#### [EXERCISE BRIEF]
Only one portion of the data is to be written out: from the line bearing "2022-09-01T04:50:43, 3-frame burst." through the line bearing "category: arvicolinae subfamily". Write it exactly as it appears.

[Saved data entries]
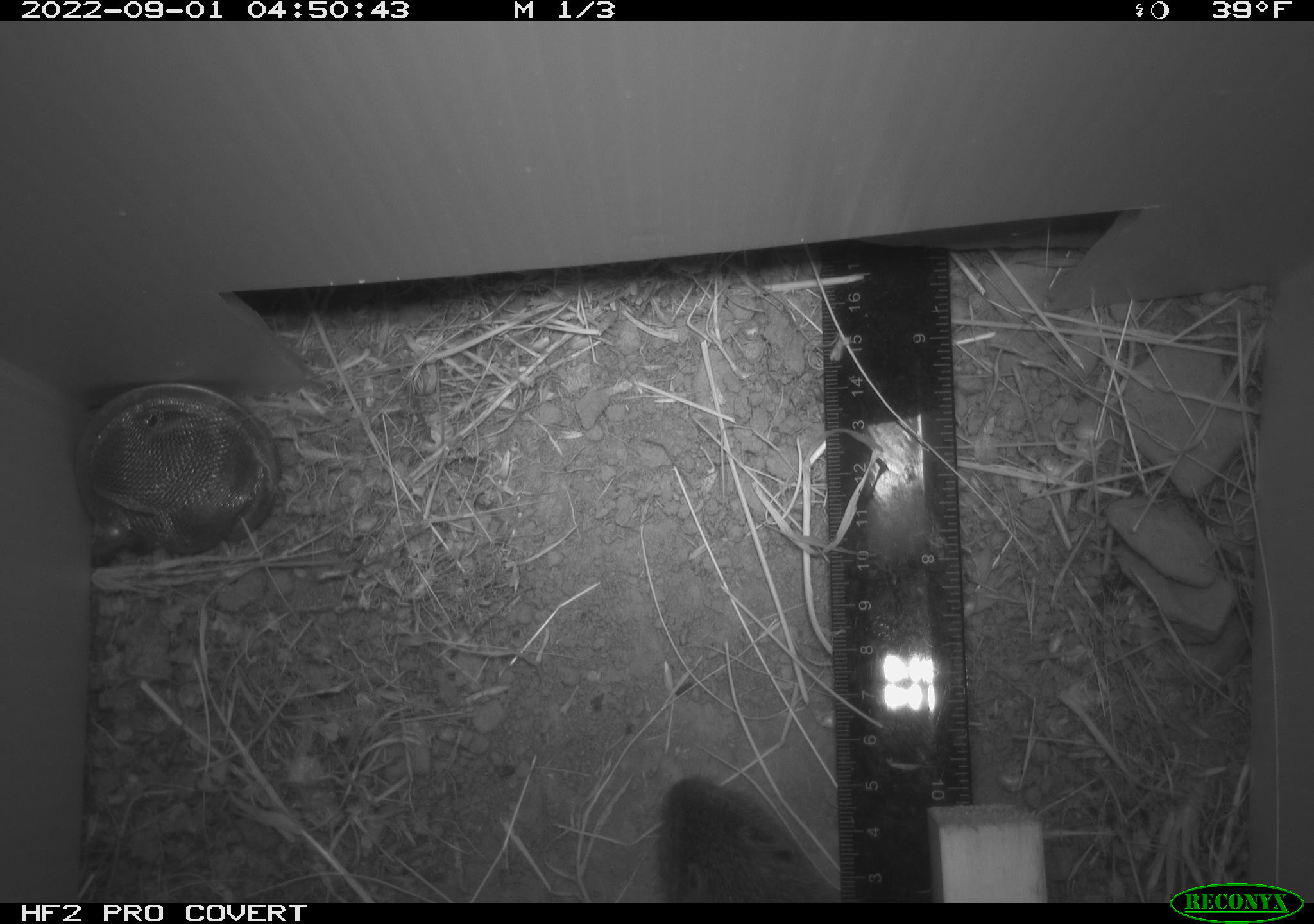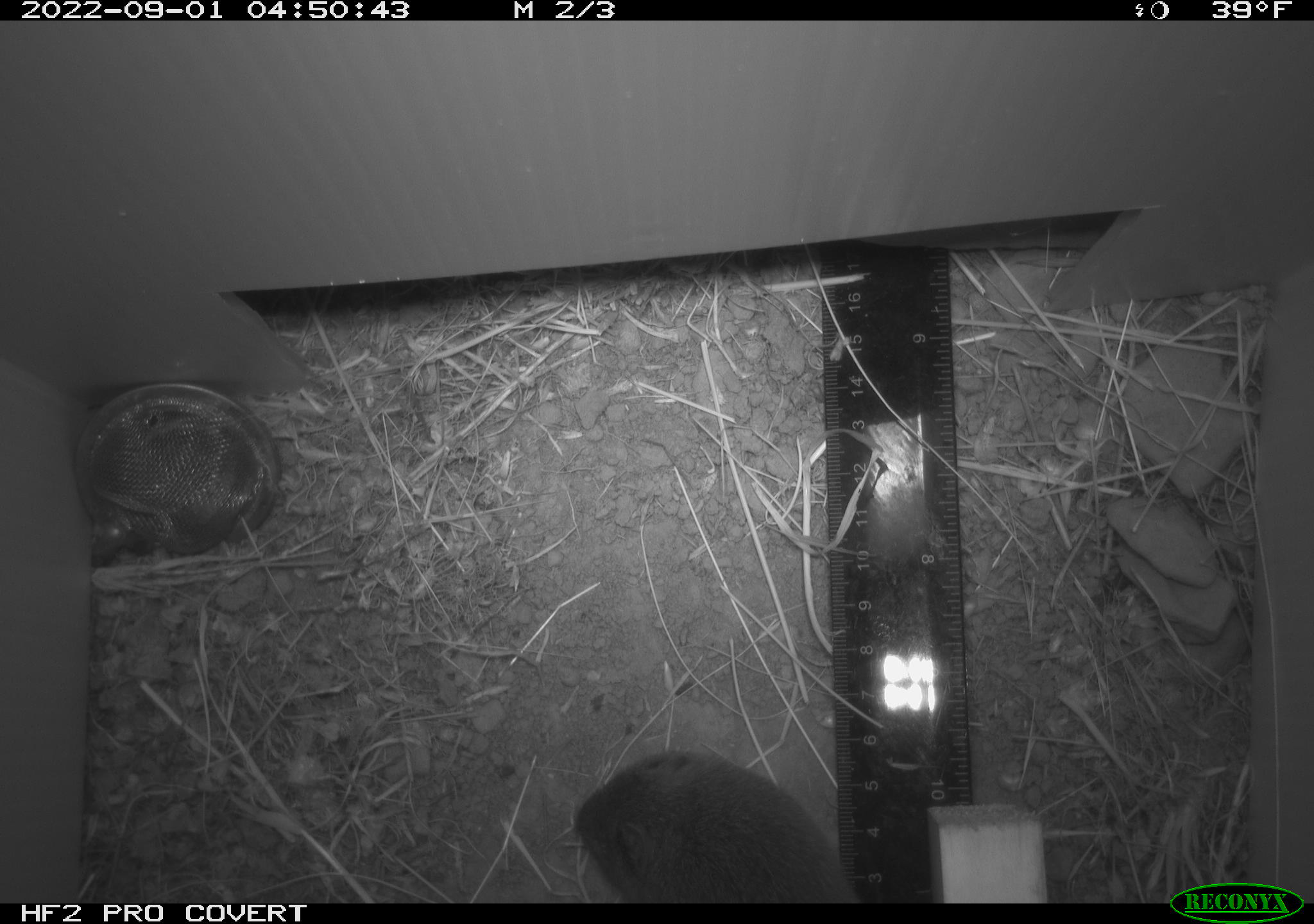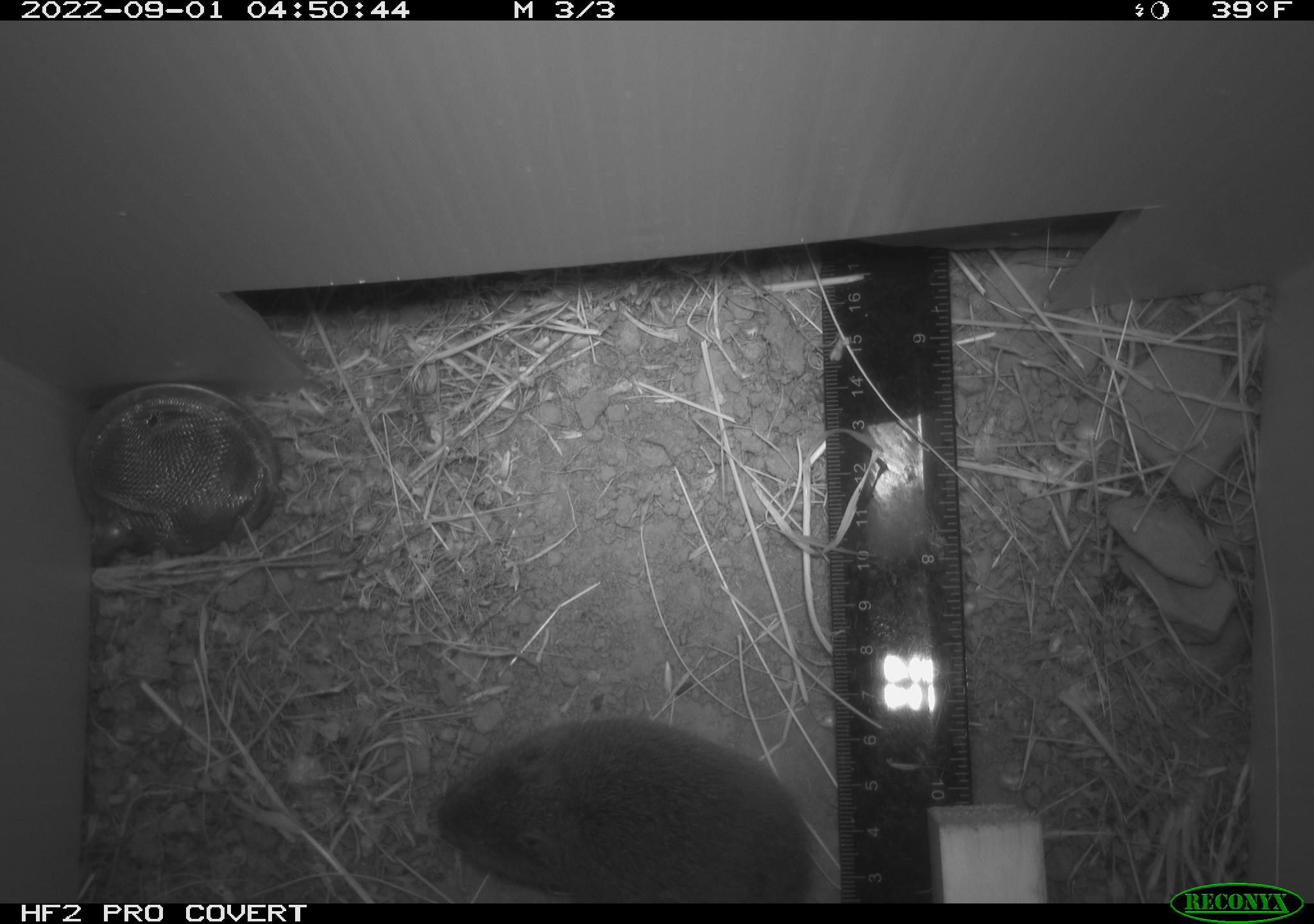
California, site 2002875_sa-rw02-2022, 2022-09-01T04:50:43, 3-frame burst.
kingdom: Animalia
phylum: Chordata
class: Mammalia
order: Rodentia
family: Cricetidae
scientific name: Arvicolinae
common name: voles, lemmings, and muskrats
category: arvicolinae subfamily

...

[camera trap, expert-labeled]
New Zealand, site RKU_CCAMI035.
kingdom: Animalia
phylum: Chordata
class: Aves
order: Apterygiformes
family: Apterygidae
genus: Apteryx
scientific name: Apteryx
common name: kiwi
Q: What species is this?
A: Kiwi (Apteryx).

#### [EXPECTED OUTPUT]
California, site 2002875_sa-rw02-2022, 2022-09-01T04:50:43, 3-frame burst.
kingdom: Animalia
phylum: Chordata
class: Mammalia
order: Rodentia
family: Cricetidae
scientific name: Arvicolinae
common name: voles, lemmings, and muskrats
category: arvicolinae subfamily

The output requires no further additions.